Reading text:
━━━

The OpenMP run utilizes several of my CPU cores to do the work simultaneously, which results in a 6x–7x speed up in the OpenMP run.

Parallelism with oneAPI/SYCL

OpenMP is a fantastic way to enable parallelism through a directive approach. C++ with SYCL, part of the oneAPI specification, allows us to express parallelism using an explicit approach.

#include <CL/sycl.hpp>
#include <iostream>
#include <array>
#include <chrono>
#include "shopper.hpp"

#define SHOPPER_COUNT 65536

void Shop(sycl::queue &q, std::array<Shopper, SHOPPER_COUNT> &shoppers) {
    sycl::range<1> num_items{SHOPPER_COUNT};
    sycl::buffer buf(shoppers.data(), num_items);

    // Submit a command group to the queue by a lambda function that contains the
    // data access permission and device computation (kernel).
    q.submit([&](sycl::handler &h) {
        // The accessor is used to store (with write permission) the data.
        sycl::accessor item(buf, h, sycl::write_only, sycl::no_init);

        // Use parallel_for to run vector addition in parallel on device. This
        // executes the kernel.
        //    1st parameter is the number of work items.
        //    2nd parameter is the kernel, a lambda that specifies what to do per
        //    work item. The parameter of the lambda is the work item id.
        // DPC++ supports unnamed lambda kernel by default.
        h.parallel_for(num_items, [=](auto i) { item[i].Shop(); });
    });
}

int main()
{
    std::array<Shopper, SHOPPER_COUNT> shoppers;

    // The default device selector will select the most performant device.
    sycl::default_selector d_selector;

    auto start = std::chrono::steady_clock::now();

    try {
        sycl::queue q(d_selector);

        // Print out the device information used for the kernel code.
        std::cout << "Running on device: "
                << q.get_device().get_info<sycl::info::device::name>() << "\n";

        // Go shopping using SYCL
        Shop(q, shoppers);
    } catch (std::exception const &e) {
        std::cout << "An exception was caught when shopping.\n";
        std::terminate();
    }
    
    auto end = std::chrono::steady_clock::now();

    std::cout << "Elapsed time in milliseconds: "
        << std::chrono::duration_cast<std::chrono::milliseconds>(end - start).count()
        << " ms" << std::endl;

    return 0;
}

grocery-sycl.cpp

The SYCL code is larger than the previous code base for this example. However, we have the same core code:

  1. Line 31: Create 65536 shoppers
  2. Line 46: Call the Shop function
  3. Line 25: Ask each shopper to go shopping

Unlike the OpenMP example where we use directives, SYCL allows users to explicitly define the parallel behavior of their program via code and C++ constructs. This provides runtime flexibility, which is unavailable in OpenMP.

━━━

Supplied information:
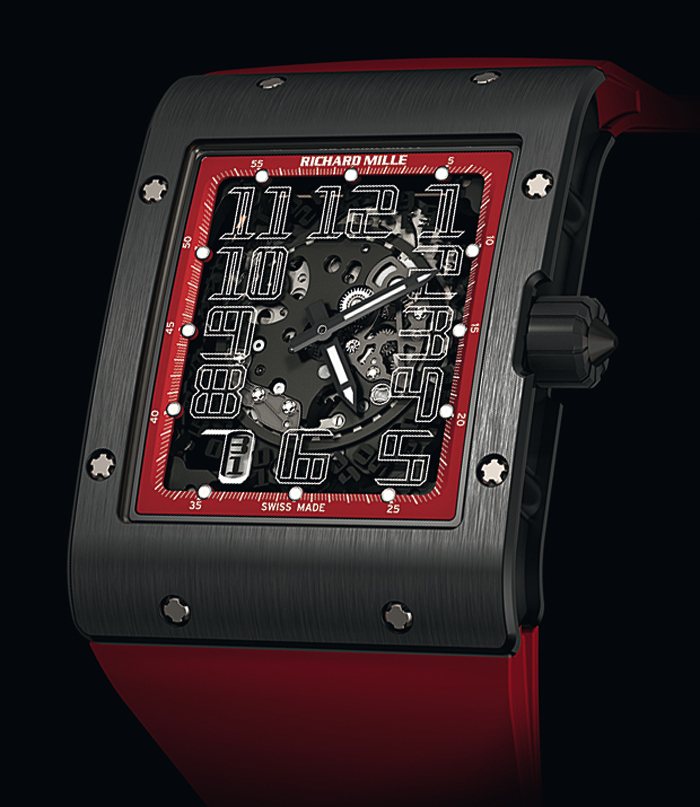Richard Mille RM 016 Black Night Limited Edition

━━━

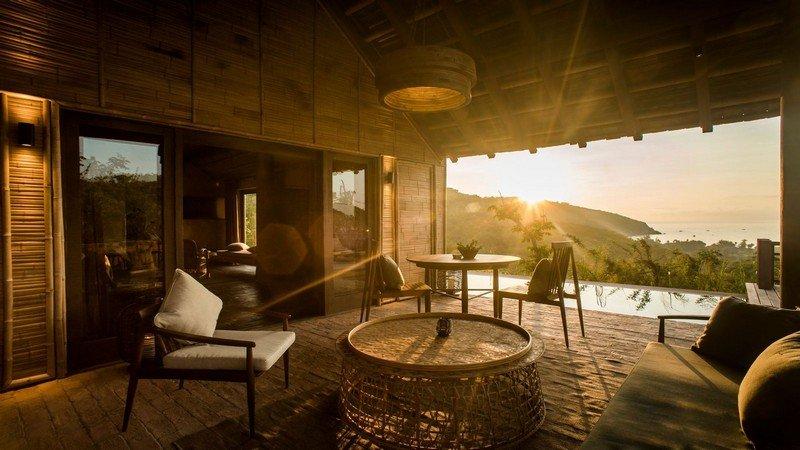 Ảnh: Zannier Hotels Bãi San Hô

━━━

Work task:
Reproduce the text on OpenMP and SYCL word for word between "void Shop(sycl::queue &q, std::array<Shopper, SHOPPER_COUNT>" and "of work items.", inclusive.

Solution to this task:
void Shop(sycl::queue &q, std::array<Shopper, SHOPPER_COUNT> &shoppers) {
    sycl::range<1> num_items{SHOPPER_COUNT};
    sycl::buffer buf(shoppers.data(), num_items);

    // Submit a command group to the queue by a lambda function that contains the
    // data access permission and device computation (kernel).
    q.submit([&](sycl::handler &h) {
        // The accessor is used to store (with write permission) the data.
        sycl::accessor item(buf, h, sycl::write_only, sycl::no_init);

        // Use parallel_for to run vector addition in parallel on device. This
        // executes the kernel.
        //    1st parameter is the number of work items.